A national search for Norm’s successor is underway, and a new CEO is expected to be in place before his departure.
“I intersected with the 1996 search for the president of The Ford Family Foundation while working in San Francisco in the Law and Government Affairs division of AT&T,” Norm recalled. “My wife, Kathy, and son, Spencer, and I are all native Oregonians, so coming home was just one of the appealing aspects of accepting the position.”
Prior to his AT&T career, Norm had practiced law in Washington, D.C., and Portland, Ore., and served in the Oregon House of Representatives.
“The challenge of working with a new Board of Directors on a very promising, philanthropic start-up in southern Oregon was a powerful draw,” Norm recalled.
Norm was recruited at the end of 1996, when Kenneth Ford, founder of Roseburg Forest Products, was very ill. Mr. Ford passed away at age 88 in February 1997, but not before he had hand-selected a Board of Directors to shepherd the newly renamed Ford Family Foundation.
“I was on standby to fly up to meet him on short notice in early 1997,” Norm said, “but he passed away before I had the chance to listen to his thoughts and hopes for the Foundation. The Board stepped up to secure Mr. Ford’s legacy. They gave me great guidance and insight to his vision for a large, private philanthropy to benefit small- and mid-size communities across rural Oregon and Siskiyou County, Calif.”
When Norm began, the Foundation had an endowment of $256 million. Today, it is one of the largest private foundations in the Pacific Northwest and has recently ranked in the top 100 in assets in the nation, growing to $700 million. In addition, it has distributed over $250 million for charitable purposes since 1997.
The Foundation also operates the Ford Institute for Community Building. The Institute was launched in 2000 and is now working in 80 rural “hubs” across the region with leadership development, organizational capacity building, and community collaborations to achieve rural, community vitality. There are 4,000 graduates of the Institute’s rural, leadership program.
The Foundation in 1997 had a history of charitable gifts from Mr. Ford, and two programs that provided access to post-secondary education for financially needy students. Today, those two scholarship programs have grown into five, creating a major initiative of the Foundation. More than 1,000 scholarship recipients are currently enrolled, and alumni number more than 3,000. In most programs, recipients are eligible for receiving funding of up to 90% of their unmet need. The Foundation has granted nearly $123 million to students.
The Ford Scholar Alumni Association strives to keep recipients of the Ford Scholars Program connected and engaged in their communities.

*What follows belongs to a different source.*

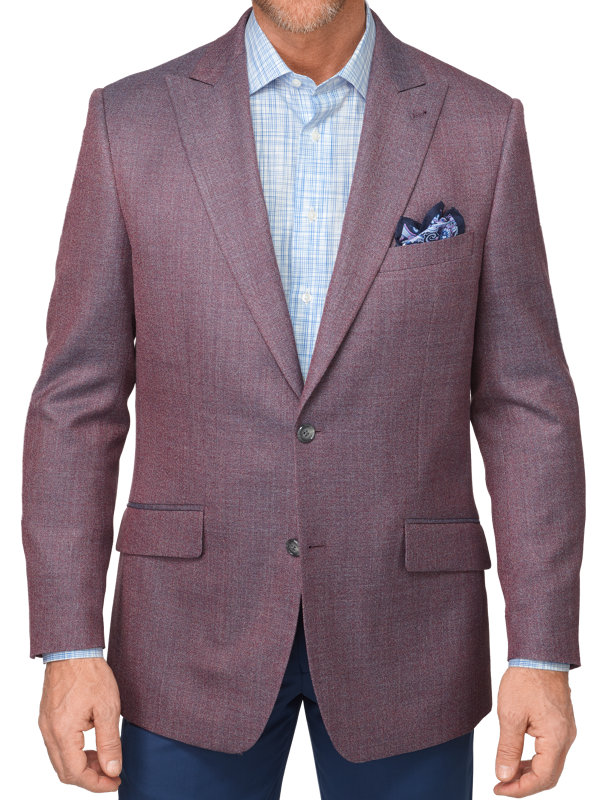 Classic Fit Silk & Wool Solid Peak Lapel Sport Coat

Norm encourages alumni to stay together and consult other programs and models. Perhaps even consider expanding to include other Ford Family Scholarship recipients like Ford Opportunity and Ford ReStart Scholars. He recommends participating in annual award banquets to solicit new interest and to keep highlighting successes in our newsletter.
“Ford Scholars are people of true grit,” Norm said, adding that alumni help fulfill Mr. Ford’s vision of creating vital rural communities. “You were originally selected in the belief that with a chance at post-secondary education, each of you would be closer to his vision of successful citizens. In that regard, exercise your citizenship by making your block, your village, your school a better place by engaging with others to that end.”